BIOGRAFIA
Maurício Ianês nasceu em Santos, Brasil, 1973. Vive em São Paulo
2008 Looks Conceptual, Galeria Vermelho, São Paulo
2007 Tropical Punk, Whitechapel Gallery, Londres
2006 A Long Silence, Sequences Art Festival, Reykjavik, Islândia;
Mensageiro, Galeria Vermelho, São Paulo.
ENTREVISTA
Cristiana Tejo: A questão da comunicabilidade/incomunicabilidade é recorrente em seus trabalhos. Não à toa, este é um dos pilares que fundamentam o mundo atual. Essa discussão foi seu chamamento para a arte?
Maurício Ianês: A questão da comunicabilidade ou a falta dela sempre foi importante para o meu trabalho, pois sempre vi a criação artística como diálogo com o público, ou ao menos como uma tentativa de diálogo, por vezes frustrada, onde entram em pauta importantes jogos de poder, questões de linguagem e semiótica, questões políticas e sociais e também, talvez até acima das questões anteriormente descritas, questões pessoais, emocionais, linguagens privadas. No entanto, não considero que este tenha sido o meu “chamamento” ou “chamado” para a arte (e acho interessante o uso da palavra “chamado” por sua carga religiosa). A arte, no início, foi para mim uma maneira de me colocar quando a linguagem verbal não bastava, e então quando, mais maduro, percebi que a linguagem artística tinha também estruturas semelhantes à linguagem verbal, uma gramática própria, uma retórica da imagem, que poderia ser tão falha quanto aquela, passei a me debruçar conscientemente sobre esta questão.

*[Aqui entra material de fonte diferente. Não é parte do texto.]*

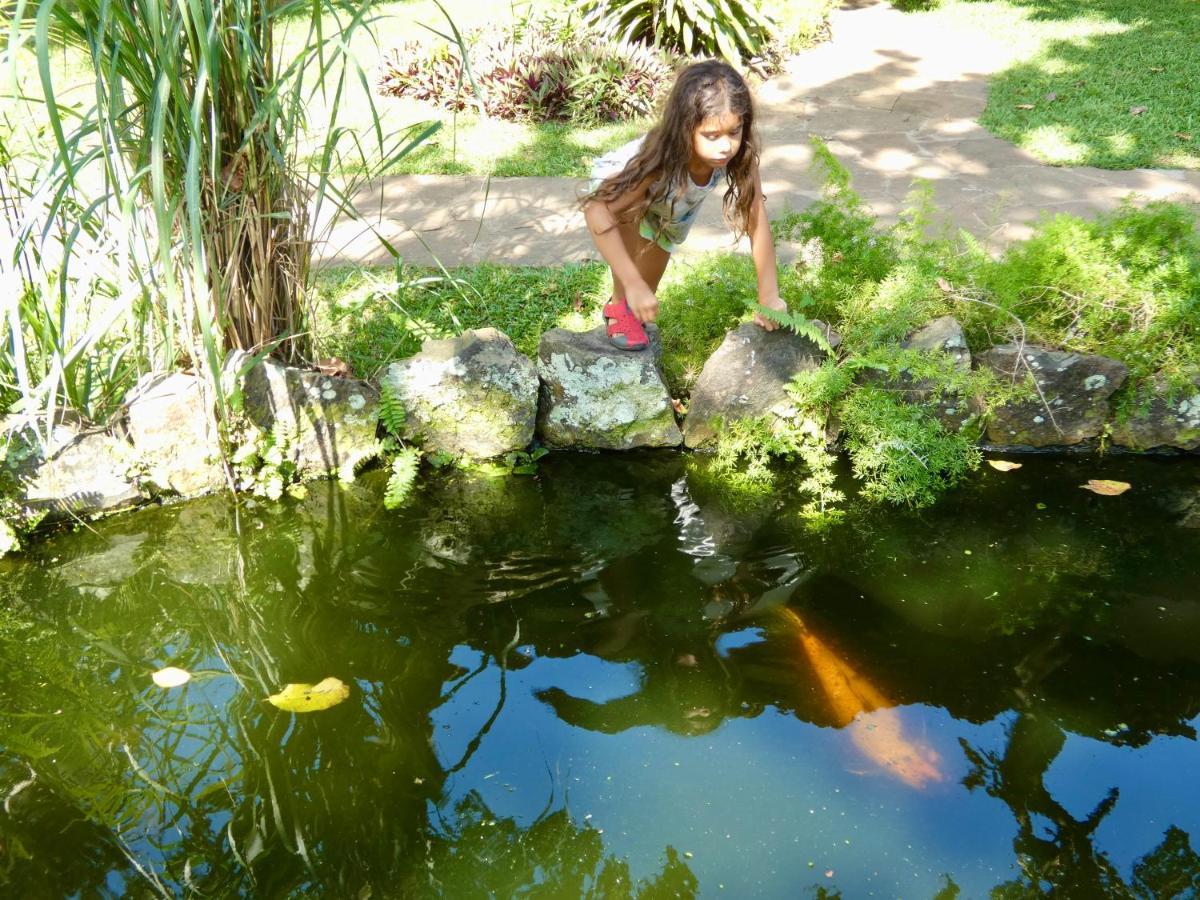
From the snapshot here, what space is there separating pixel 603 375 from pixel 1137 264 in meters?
2.05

Cristiana Tejo: Nos dois trabalhos propostos para a 28ª Bienal de São Paulo, o corpo ocupa papel central. Na obra Sem Título (Silence Area/Monolo-gue Area/Dialogue Area [Área do silêncio/Área do monólogo/Área do diálogo ] ), o corpo é latência, pois a demarcação de zonas de comunicação e de solidão anseia pela performatividade do outro/público. The Kindness of [A gentileza de] é um apelo ético à conservação de seu corpo, já que sua sobrevivência dependerá dos visitantes. Como você contextualiza sua obra no panorama da body art do século XXI?

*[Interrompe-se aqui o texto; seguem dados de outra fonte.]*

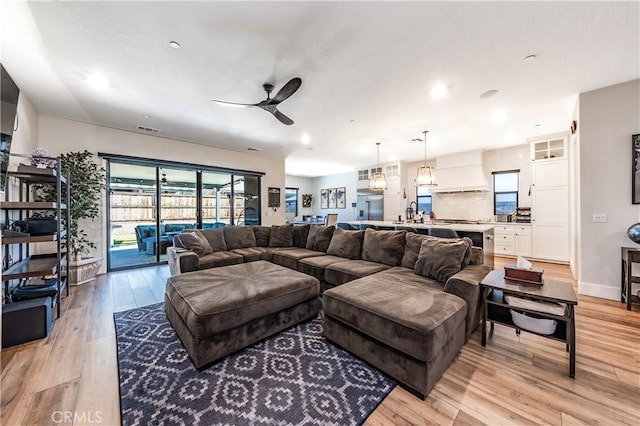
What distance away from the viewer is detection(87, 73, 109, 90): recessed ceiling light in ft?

Maurício Ianês: Apesar de ser inegável, de um ponto de vista, a qualidade de body art dos dois trabalhos apresentados na 28ª Bienal de São Paulo, prefiro pensá-los sob a ótica da relação do público com a arte. Meu processo de criação raramente parte de uma questão orgânica, corpórea, mas sim de um “pensar em e com o outro”. Imagino que isso amplia as possibilidades do trabalho e da arte em geral, e acho, sim, que essa seja uma questão bastante urgente no mundo contemporâneo como um todo, e a arte não pode dar as costas a isso. Tenho certa urgência pessoal em criar um compromisso com o público de “estar ali”, de “estar presente” diante de uma obra de arte, e nisso acho que a body art, na sua “imediatez”, torna-se importante para o trabalho, pois o público se confronta com o artista, o humano com o humano, sem mediação – a não ser pela mediação do contexto artístico e cultural em que as obras são apresentadas. Creio que é justamente pensando nesse ambiente não neutro e não mediado que as artes do corpo têm se desenvolvido.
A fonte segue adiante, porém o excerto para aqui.